Monthly Savings = Current Payment - New Payment
Lifetime savings subtracts the total new loan cost (including closing costs) from the remaining cost of your current mortgage.
Mortgage refinancing involves replacing your existing home loan with a new one, typically at a lower interest rate. When you refinance, you essentially pay off your current mortgage and start fresh with new terms. Homeowners refinance for many reasons, including reducing monthly payments, shortening the loan term, switching from an adjustable-rate to a fixed-rate mortgage, or tapping into home equity.
The key decision factor is whether the savings from the lower rate outweigh the costs of refinancing. This calculator helps you compare your current loan terms against the proposed new terms to determine if refinancing makes financial sense for your situation.
The break-even point is the number of months it takes for your monthly savings to recoup the closing costs of refinancing. For example, if you save $200 per month and your closing costs are $4,000, your break-even point is 20 months. This is a critical metric because if you plan to sell your home before reaching the break-even point, refinancing may actually cost you money.

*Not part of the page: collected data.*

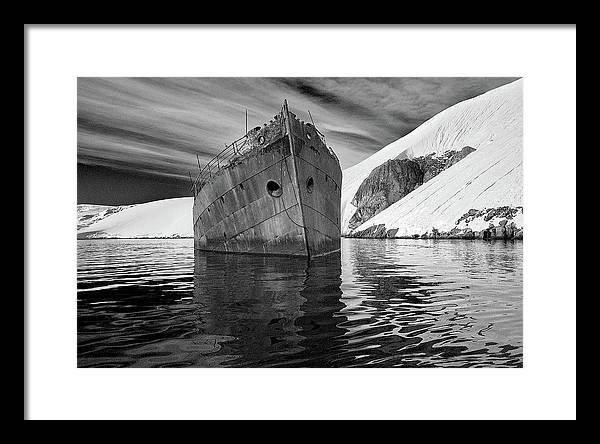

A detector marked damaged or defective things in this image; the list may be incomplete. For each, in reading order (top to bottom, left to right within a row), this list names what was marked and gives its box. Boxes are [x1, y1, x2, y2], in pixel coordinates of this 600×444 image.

rusted hull plating [192, 104, 342, 258]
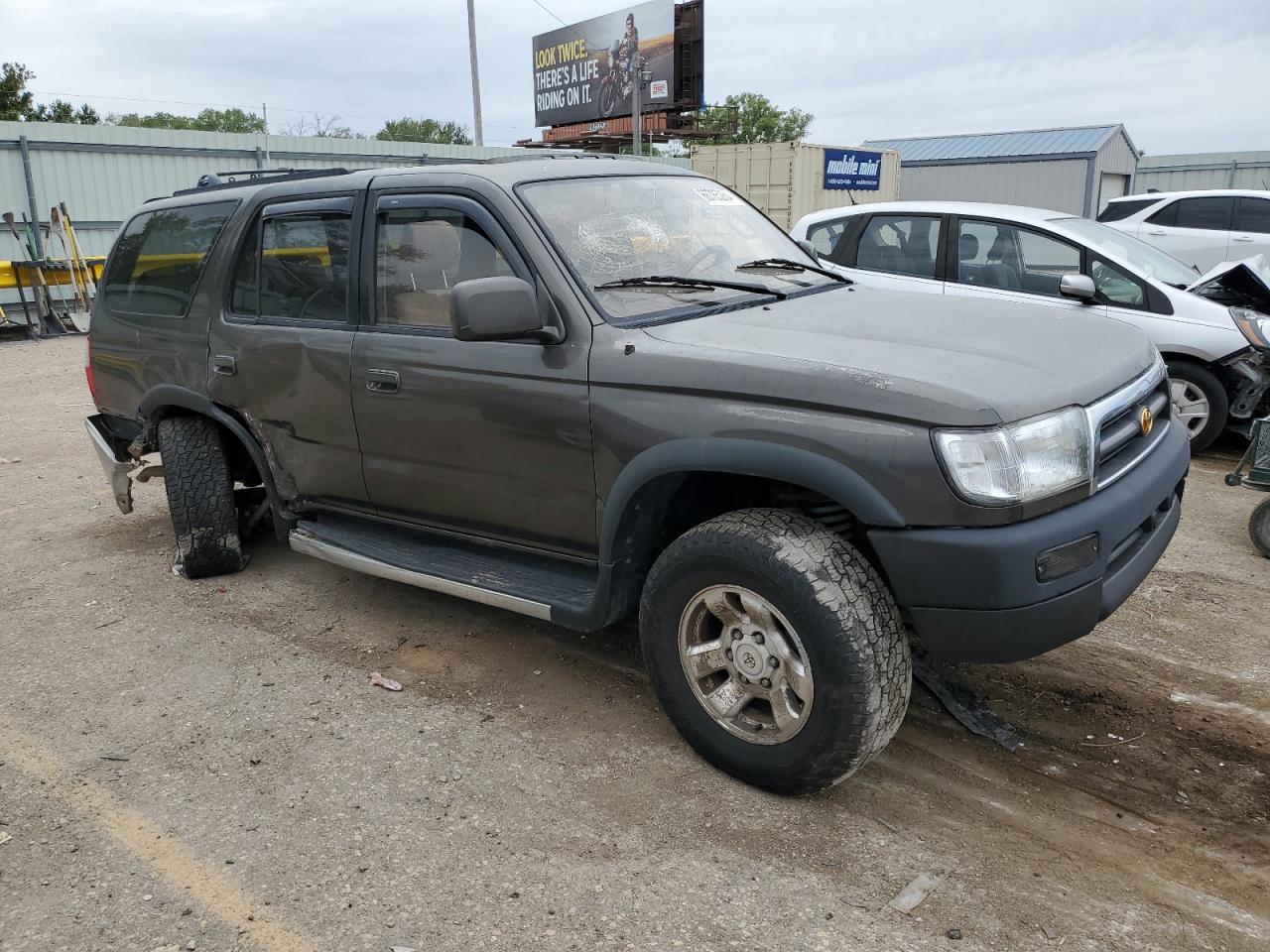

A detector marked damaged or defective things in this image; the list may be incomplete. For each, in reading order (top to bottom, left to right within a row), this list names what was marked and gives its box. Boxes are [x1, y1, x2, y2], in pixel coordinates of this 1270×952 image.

cracked windshield [520, 173, 837, 320]
detached rear wheel [1163, 363, 1223, 456]
detached rear wheel [155, 414, 246, 578]
detached rear wheel [640, 510, 909, 791]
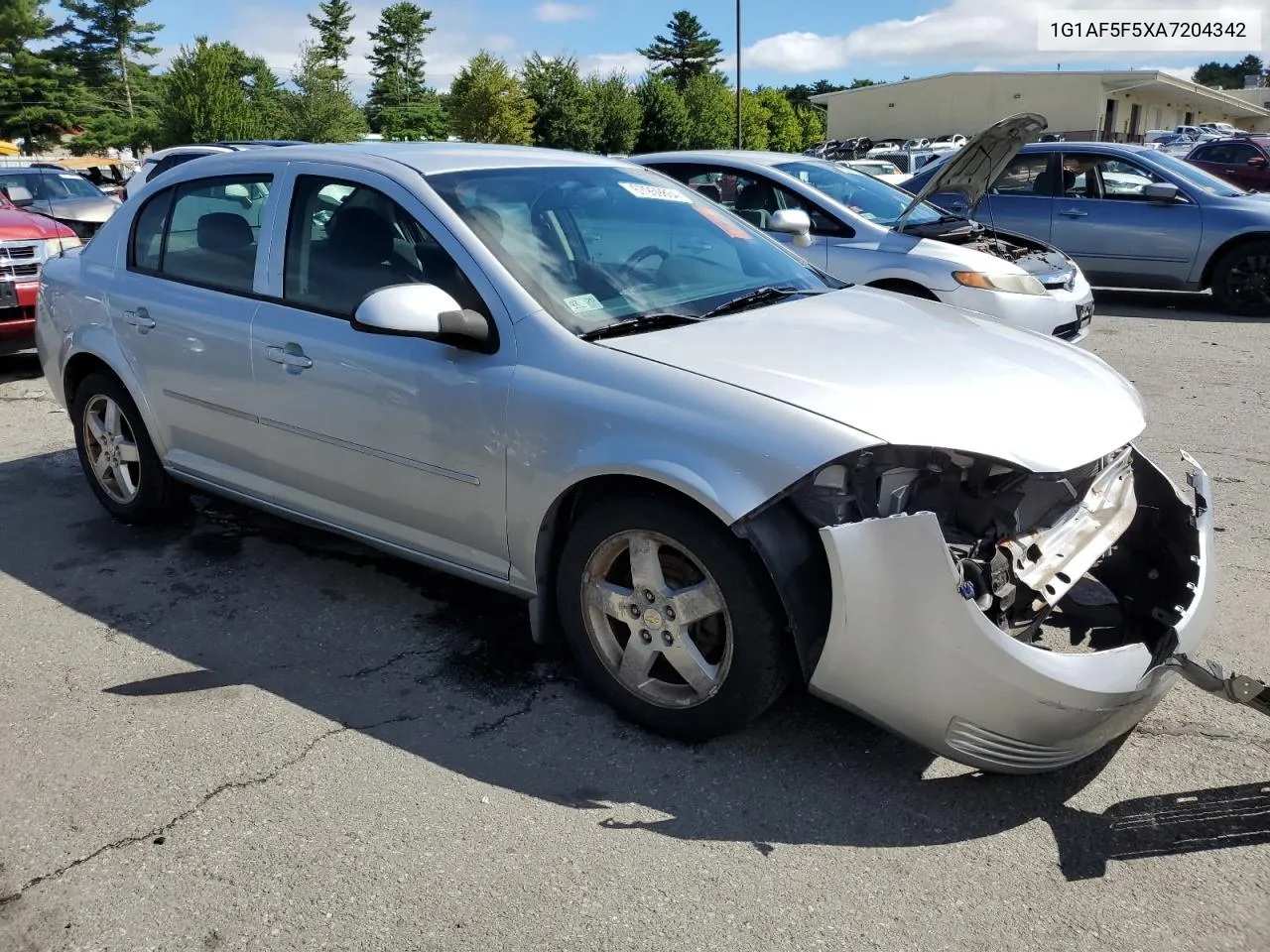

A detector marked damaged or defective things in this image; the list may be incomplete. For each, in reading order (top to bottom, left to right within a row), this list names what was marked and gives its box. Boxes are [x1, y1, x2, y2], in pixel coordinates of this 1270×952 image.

cracked asphalt [2, 291, 1270, 952]
damaged front end [741, 446, 1213, 776]
front bumper damage [808, 449, 1213, 776]
broken plastic bumper piece [808, 449, 1213, 776]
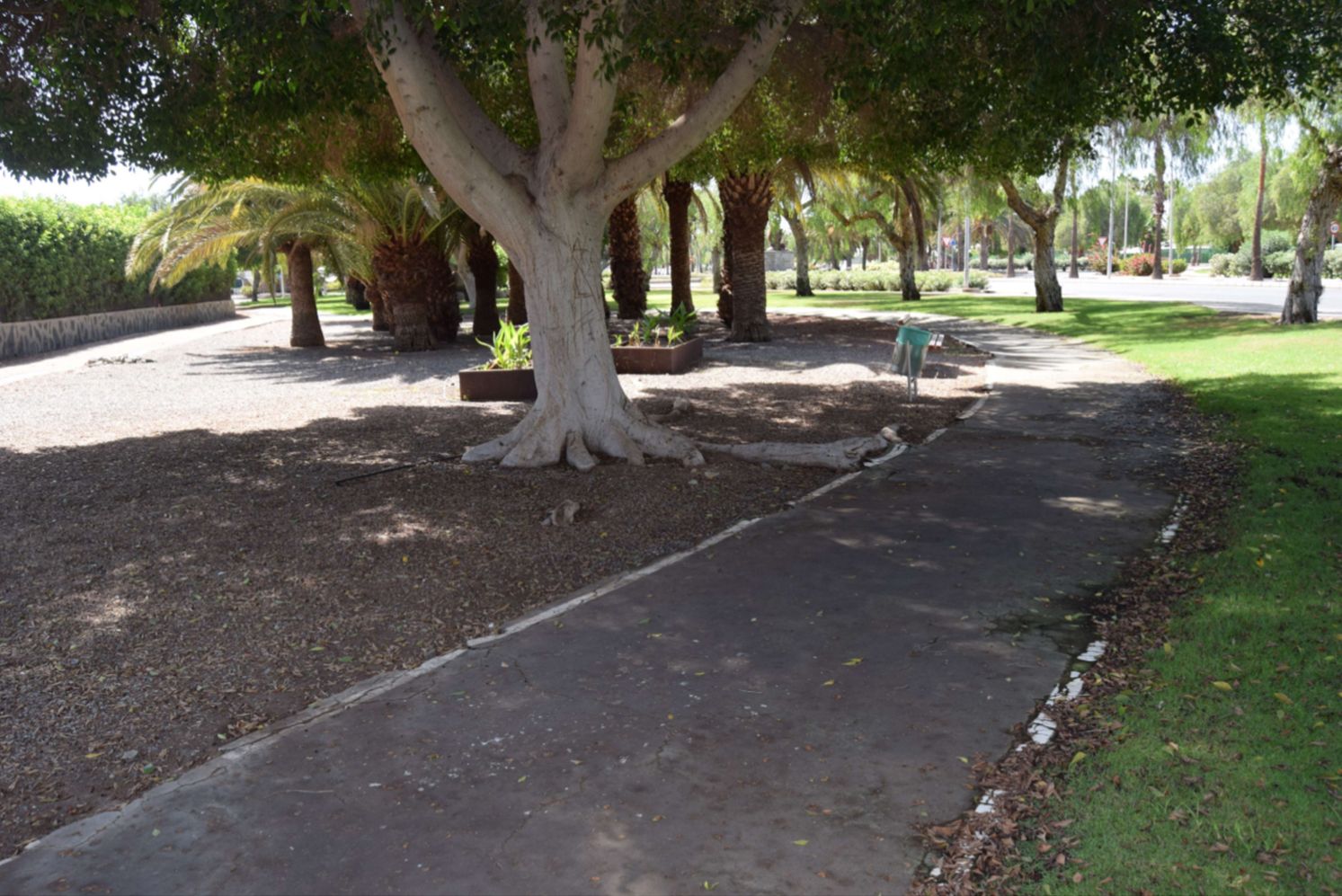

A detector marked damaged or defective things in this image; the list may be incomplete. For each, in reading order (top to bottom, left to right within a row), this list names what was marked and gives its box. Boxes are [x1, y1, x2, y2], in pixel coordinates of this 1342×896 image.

Financial advisors generally recommend refinancing when the break-even period is less than 3-5 years and you plan to stay in the home beyond that point. A shorter break-even period indicates a stronger case for refinancing.

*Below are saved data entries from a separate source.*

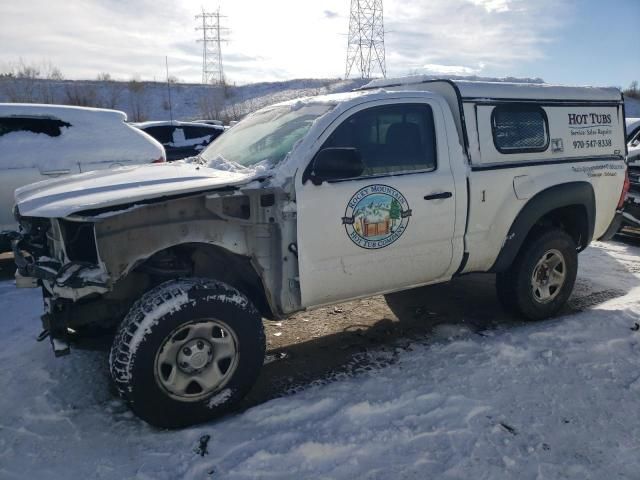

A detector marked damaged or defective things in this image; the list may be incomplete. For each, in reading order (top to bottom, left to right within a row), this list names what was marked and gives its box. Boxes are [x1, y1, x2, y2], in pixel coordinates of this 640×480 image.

truck hood missing [13, 163, 258, 219]
damaged front end [10, 214, 110, 356]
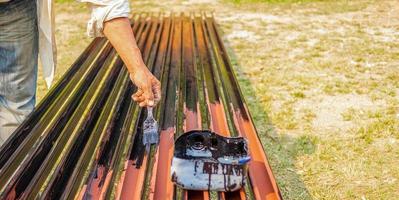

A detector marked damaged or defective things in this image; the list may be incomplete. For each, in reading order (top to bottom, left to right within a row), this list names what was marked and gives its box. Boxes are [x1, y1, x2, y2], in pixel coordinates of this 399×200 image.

rusty metal sheet [0, 13, 282, 199]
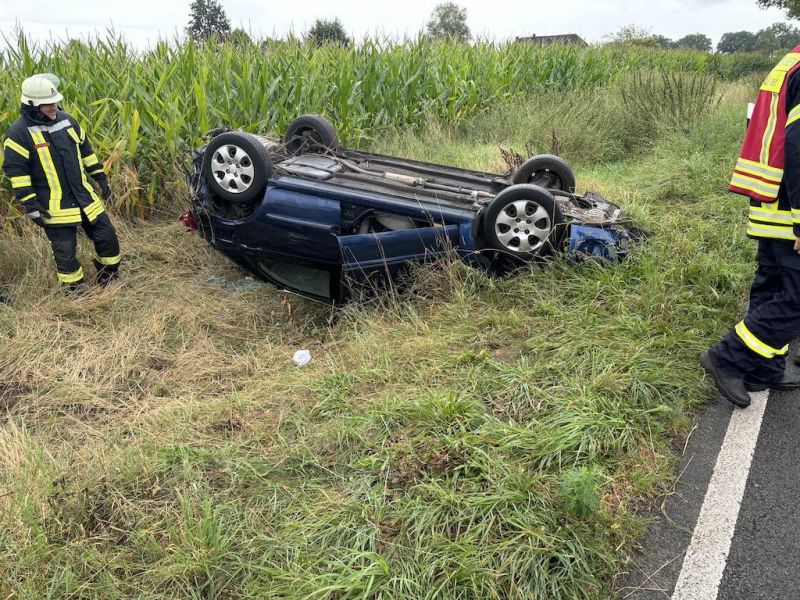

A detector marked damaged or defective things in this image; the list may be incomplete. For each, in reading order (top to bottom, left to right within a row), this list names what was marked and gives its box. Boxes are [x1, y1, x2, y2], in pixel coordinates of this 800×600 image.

overturned blue car [186, 114, 632, 304]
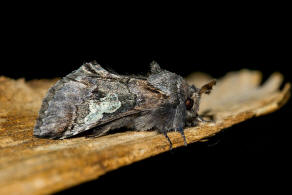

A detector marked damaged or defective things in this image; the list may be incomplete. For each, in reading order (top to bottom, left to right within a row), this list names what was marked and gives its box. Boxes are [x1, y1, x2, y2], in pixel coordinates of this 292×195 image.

splintered wood edge [0, 73, 290, 195]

The traditional rule of thumb suggests refinancing when you can reduce your interest rate by at least 1-2 percentage points, though even smaller reductions can yield significant savings on larger loan balances. Market conditions, your credit score, current home equity, and remaining loan term all influence whether refinancing is advantageous.
Consider how long you plan to stay in the home, whether you want to change your loan term, and if you need cash out for home improvements or debt consolidation. Rate-and-term refinances (changing only the rate and/or term) are the most straightforward and typically offer the best savings potential.

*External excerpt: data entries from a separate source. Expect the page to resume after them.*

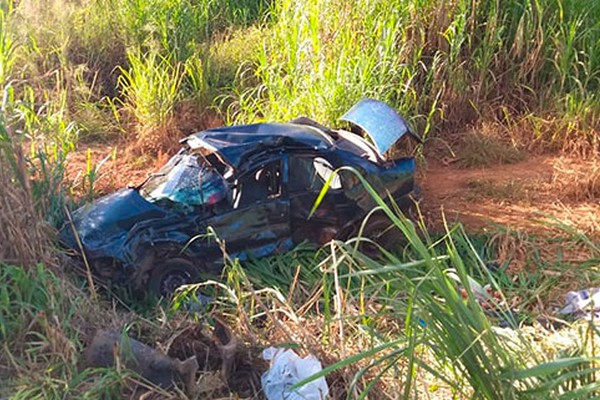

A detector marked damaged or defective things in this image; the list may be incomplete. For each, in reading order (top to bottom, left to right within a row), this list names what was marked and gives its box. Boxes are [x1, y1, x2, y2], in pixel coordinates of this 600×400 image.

crushed car roof [184, 121, 332, 166]
crumpled hood [61, 190, 166, 260]
shattered windshield [139, 154, 229, 208]
wrecked car [59, 97, 418, 296]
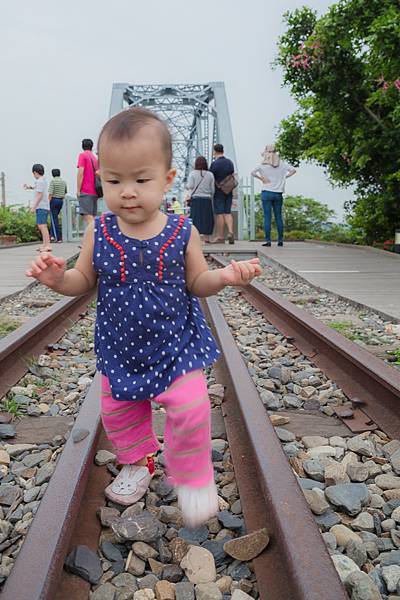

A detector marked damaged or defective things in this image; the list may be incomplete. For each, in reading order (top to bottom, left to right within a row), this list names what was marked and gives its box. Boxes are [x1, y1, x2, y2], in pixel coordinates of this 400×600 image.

rusty steel rail [0, 290, 94, 398]
rusty steel rail [1, 376, 101, 600]
rusty steel rail [205, 298, 346, 596]
rusty steel rail [214, 253, 400, 440]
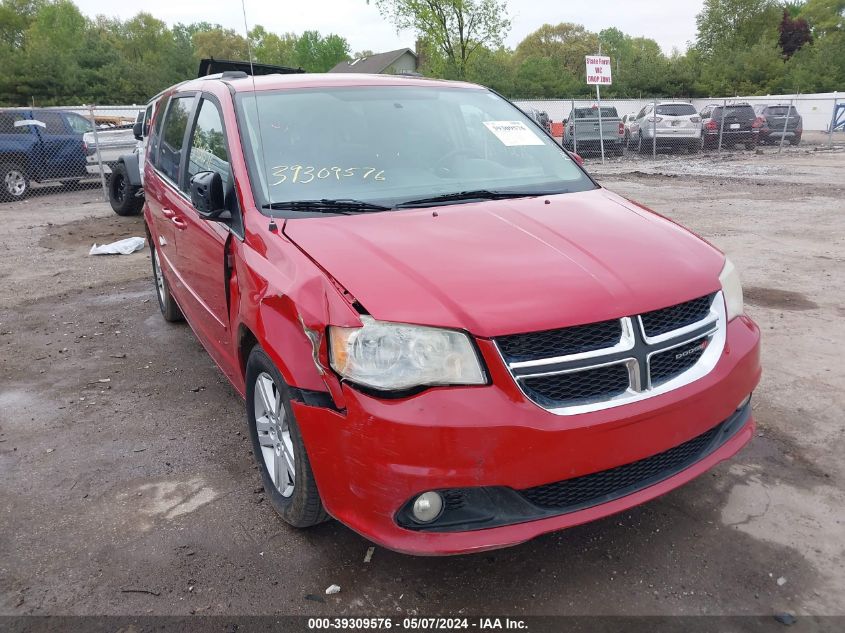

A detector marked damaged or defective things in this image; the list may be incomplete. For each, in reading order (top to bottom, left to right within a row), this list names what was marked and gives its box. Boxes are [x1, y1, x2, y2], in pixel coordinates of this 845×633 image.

cracked headlight [330, 316, 488, 390]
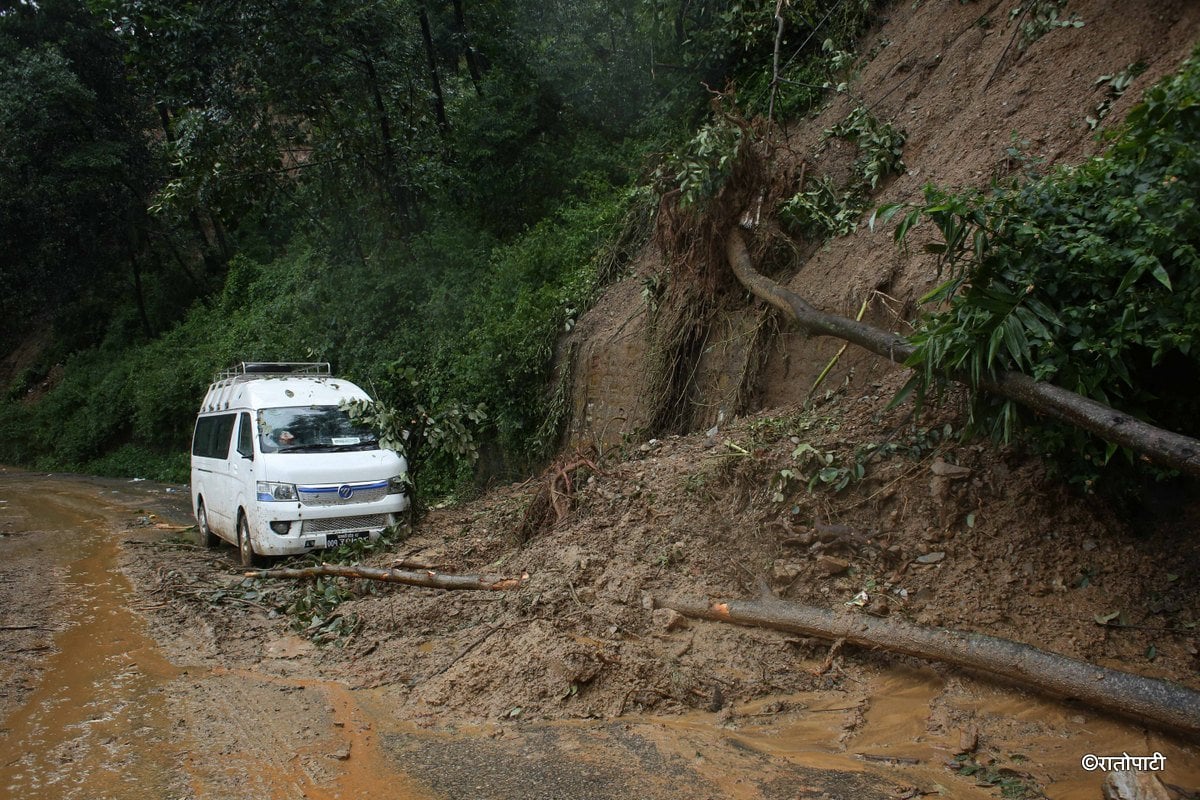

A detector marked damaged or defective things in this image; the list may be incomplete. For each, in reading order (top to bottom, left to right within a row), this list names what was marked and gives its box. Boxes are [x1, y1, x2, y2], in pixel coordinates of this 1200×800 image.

broken bamboo [728, 225, 1200, 478]
damaged windshield [258, 404, 380, 454]
broken bamboo [246, 564, 528, 592]
broken bamboo [660, 592, 1200, 736]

Closing costs for refinancing typically range from 2% to 5% of the loan amount. These costs include application fees, appraisal fees, title insurance, origination fees, and various administrative charges. Some lenders offer "no-closing-cost" refinances where fees are rolled into the loan balance or offset by a slightly higher interest rate.
Be mindful of the total interest paid over the life of the loan. Extending your term (e.g., refinancing from 20 remaining years to a new 30-year mortgage) may lower your monthly payment but could significantly increase total interest paid. Compare total costs, not just monthly payments, to make the best financial decision.